Task details: Copy the data below exactly.

======== Input data

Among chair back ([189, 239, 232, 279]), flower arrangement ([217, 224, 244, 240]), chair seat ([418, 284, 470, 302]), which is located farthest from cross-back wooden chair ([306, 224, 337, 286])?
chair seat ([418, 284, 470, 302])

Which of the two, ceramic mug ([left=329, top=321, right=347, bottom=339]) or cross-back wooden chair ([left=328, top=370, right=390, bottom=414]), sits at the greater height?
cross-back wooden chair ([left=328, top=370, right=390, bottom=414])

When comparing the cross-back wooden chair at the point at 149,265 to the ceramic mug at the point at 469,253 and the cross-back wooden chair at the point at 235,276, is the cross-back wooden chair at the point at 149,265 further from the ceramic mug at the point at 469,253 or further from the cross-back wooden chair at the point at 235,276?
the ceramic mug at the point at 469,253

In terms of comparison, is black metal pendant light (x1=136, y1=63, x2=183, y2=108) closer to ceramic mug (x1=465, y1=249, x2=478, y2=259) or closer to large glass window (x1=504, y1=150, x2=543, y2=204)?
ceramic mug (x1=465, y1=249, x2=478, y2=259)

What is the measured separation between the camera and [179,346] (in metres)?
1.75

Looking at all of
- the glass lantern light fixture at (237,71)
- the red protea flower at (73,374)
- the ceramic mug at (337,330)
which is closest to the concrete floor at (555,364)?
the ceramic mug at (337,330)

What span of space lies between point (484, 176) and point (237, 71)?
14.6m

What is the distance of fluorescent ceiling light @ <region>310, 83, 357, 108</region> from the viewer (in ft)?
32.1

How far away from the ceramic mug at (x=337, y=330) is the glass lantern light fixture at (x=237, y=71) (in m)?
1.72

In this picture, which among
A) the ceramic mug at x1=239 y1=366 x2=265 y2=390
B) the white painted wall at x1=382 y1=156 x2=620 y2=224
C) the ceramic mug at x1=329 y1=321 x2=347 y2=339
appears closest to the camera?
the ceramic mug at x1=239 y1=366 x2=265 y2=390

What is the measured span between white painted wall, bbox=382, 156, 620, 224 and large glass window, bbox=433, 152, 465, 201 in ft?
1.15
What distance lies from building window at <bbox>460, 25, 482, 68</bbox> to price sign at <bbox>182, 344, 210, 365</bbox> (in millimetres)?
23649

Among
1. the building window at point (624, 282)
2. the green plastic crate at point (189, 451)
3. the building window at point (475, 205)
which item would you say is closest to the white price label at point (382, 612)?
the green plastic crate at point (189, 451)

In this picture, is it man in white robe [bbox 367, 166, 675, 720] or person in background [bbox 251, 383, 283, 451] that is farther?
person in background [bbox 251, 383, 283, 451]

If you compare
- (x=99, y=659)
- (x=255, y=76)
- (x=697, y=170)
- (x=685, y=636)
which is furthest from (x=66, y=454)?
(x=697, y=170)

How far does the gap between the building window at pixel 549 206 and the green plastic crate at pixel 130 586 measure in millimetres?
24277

================

Full answer:
Among chair back ([189, 239, 232, 279]), flower arrangement ([217, 224, 244, 240]), chair seat ([418, 284, 470, 302]), which is located farthest from cross-back wooden chair ([306, 224, 337, 286])?
chair seat ([418, 284, 470, 302])

Which of the two, ceramic mug ([left=329, top=321, right=347, bottom=339]) or cross-back wooden chair ([left=328, top=370, right=390, bottom=414]), sits at the greater height?
cross-back wooden chair ([left=328, top=370, right=390, bottom=414])

When comparing the cross-back wooden chair at the point at 149,265 to the ceramic mug at the point at 469,253 and the cross-back wooden chair at the point at 235,276, is the cross-back wooden chair at the point at 149,265 further from the ceramic mug at the point at 469,253 or further from the cross-back wooden chair at the point at 235,276?
the ceramic mug at the point at 469,253

In terms of comparison, is black metal pendant light (x1=136, y1=63, x2=183, y2=108) closer to ceramic mug (x1=465, y1=249, x2=478, y2=259) or closer to large glass window (x1=504, y1=150, x2=543, y2=204)?
ceramic mug (x1=465, y1=249, x2=478, y2=259)

What is the measured separation between the camera and [179,346] (in metres)?
1.75

Looking at all of
- the glass lantern light fixture at (237,71)
- the red protea flower at (73,374)
- the ceramic mug at (337,330)
which is closest to the concrete floor at (555,364)?
the ceramic mug at (337,330)

What span of space lies between point (484, 176) and point (237, 71)?
14.6m

What is the distance of fluorescent ceiling light @ <region>310, 83, 357, 108</region> from the viewer (in ft)?
32.1

How far away from the ceramic mug at (x=337, y=330) is the glass lantern light fixture at (x=237, y=71) (in m)?
1.72

In this picture, which among
A) the ceramic mug at x1=239 y1=366 x2=265 y2=390
B) the white painted wall at x1=382 y1=156 x2=620 y2=224
C) the ceramic mug at x1=329 y1=321 x2=347 y2=339
appears closest to the camera?
the ceramic mug at x1=239 y1=366 x2=265 y2=390

What is the measured span between white painted wall, bbox=382, 156, 620, 224 and large glass window, bbox=433, 152, 465, 201 in ft?
1.15
What distance lies from building window at <bbox>460, 25, 482, 68</bbox> to price sign at <bbox>182, 344, 210, 365</bbox> (in millimetres)?
23649

Among
1. the building window at point (624, 282)
2. the green plastic crate at point (189, 451)
3. the building window at point (475, 205)
which item would you say is closest to the white price label at point (382, 612)?
the green plastic crate at point (189, 451)

In this picture, is it man in white robe [bbox 367, 166, 675, 720] or person in background [bbox 251, 383, 283, 451] that is farther?
person in background [bbox 251, 383, 283, 451]

If you compare
- (x=99, y=659)
- (x=255, y=76)
- (x=697, y=170)
- (x=685, y=636)
which is furthest from (x=66, y=454)?
(x=697, y=170)

How far does the gap between the building window at pixel 549 206 and the green plastic crate at pixel 130 586 measure in millimetres?
24277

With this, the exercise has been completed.